■ **Brief**: Extend the WhisperTimeSync forum thread about highlighting words and setting a maximum line width, picking up after its last line.

■ **Reading passage**:
EtienneAb3d / WhisperTimeSync

Synchronize Whisper's timestamps over an existing accurate transcription
131 stars 22 forks source link

Highlight and Max line width #13

Open Linch1 opened 1 year ago

Linch1 commented 1 year ago

Hello, Is it possible to highlight the text and give a maximum width to the output? i'm taking as exaple this command from whisper

whisper path/text.wav --word_timestamps True --max_line_width 22 --max_line_count 1 --highlight_words True --output_format srt 

Thanks in advance, and great tool!

■ **Recorded data**:
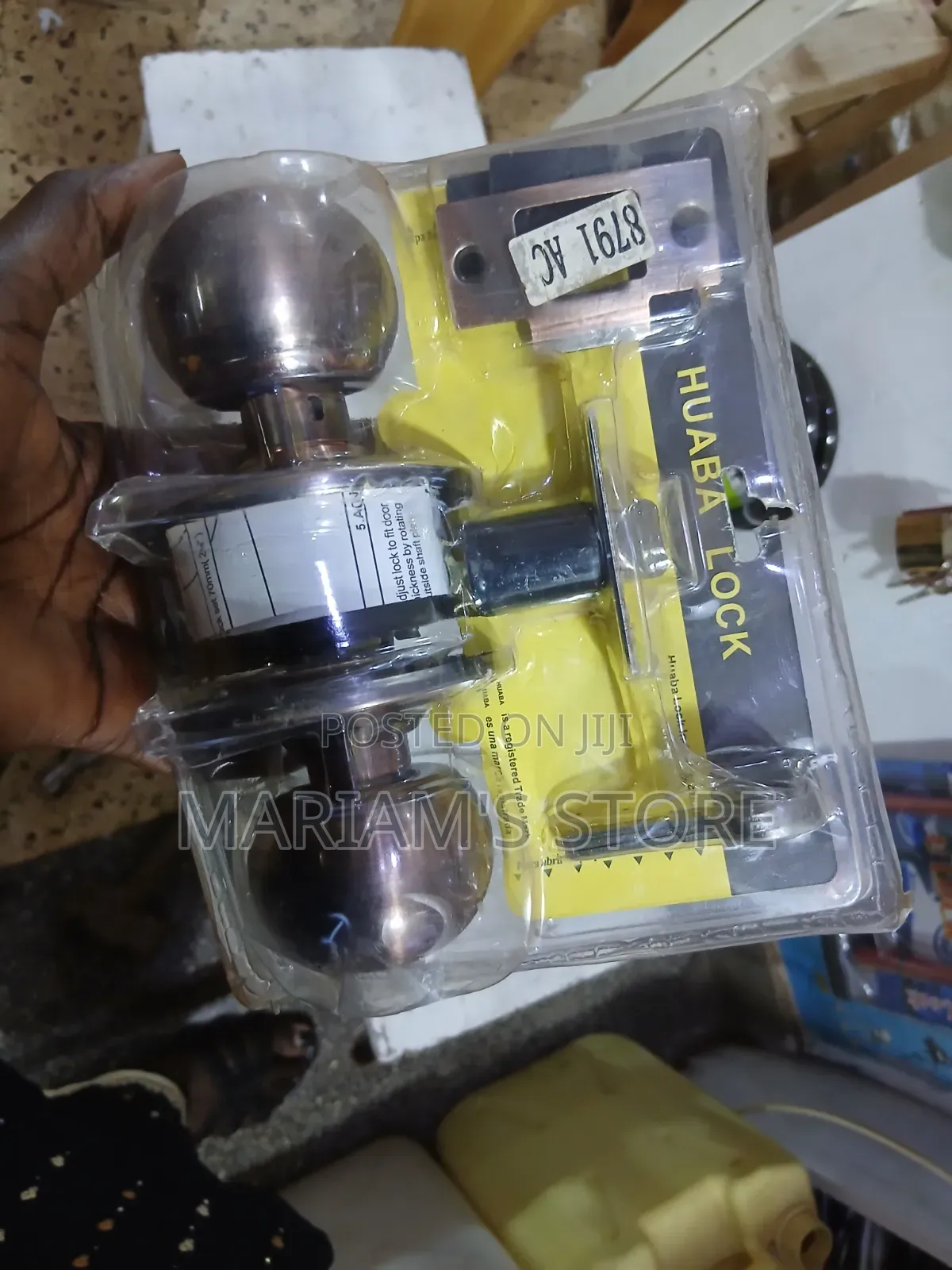 Bathroom Door Locks (Huaba Cylindrical Door Knob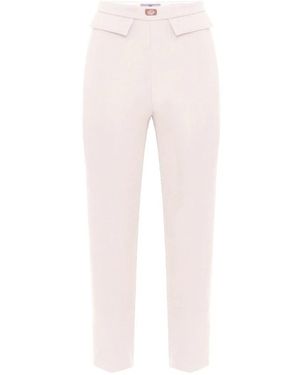Elisabetta Franchi Cropped Trousers - Rose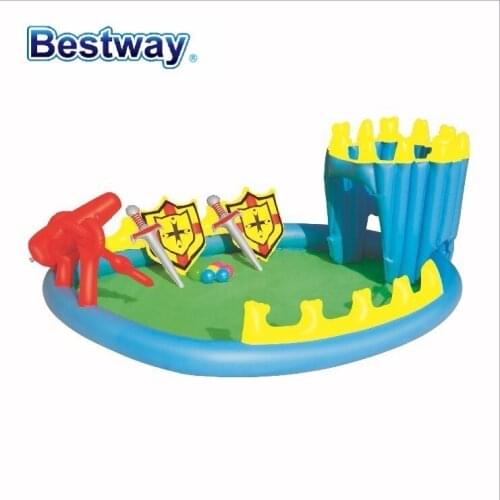 52169 Bestway 73"x59"x27" Siege Play Pool 185x150x69cm Siege Recreation Pool Inflatable Pool Bath Ball Pool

■ **Answer for the task**:
EtienneAb3d commented 1 year ago

Hi @Linch1 I may add some parameters. Waiting for that, you can change this file: https://github.com/EtienneAb3d/WhisperHallu/blob/main/transcribeHallu.py Line 431: adjust the options at your need

                if(transcribe_options["word_timestamps"]):
                    srtOpts = { "max_line_width" : 30, "max_line_count" : 1, "highlight_words" : transcribe_options["word_timestamps"]}

Line 441: remove this filtering

                if(transcribe_options["word_timestamps"]):
                    result["text"] = re.sub("(\n[^<\n]*<u>|</u>[^<\n]*\n)"#Remove lines without highlighted words
                                            ,"\n",re.sub(r"\n[^<\n]*\n\n","\n\n"#Keep only highlighted words
                                                         ,result["text"]))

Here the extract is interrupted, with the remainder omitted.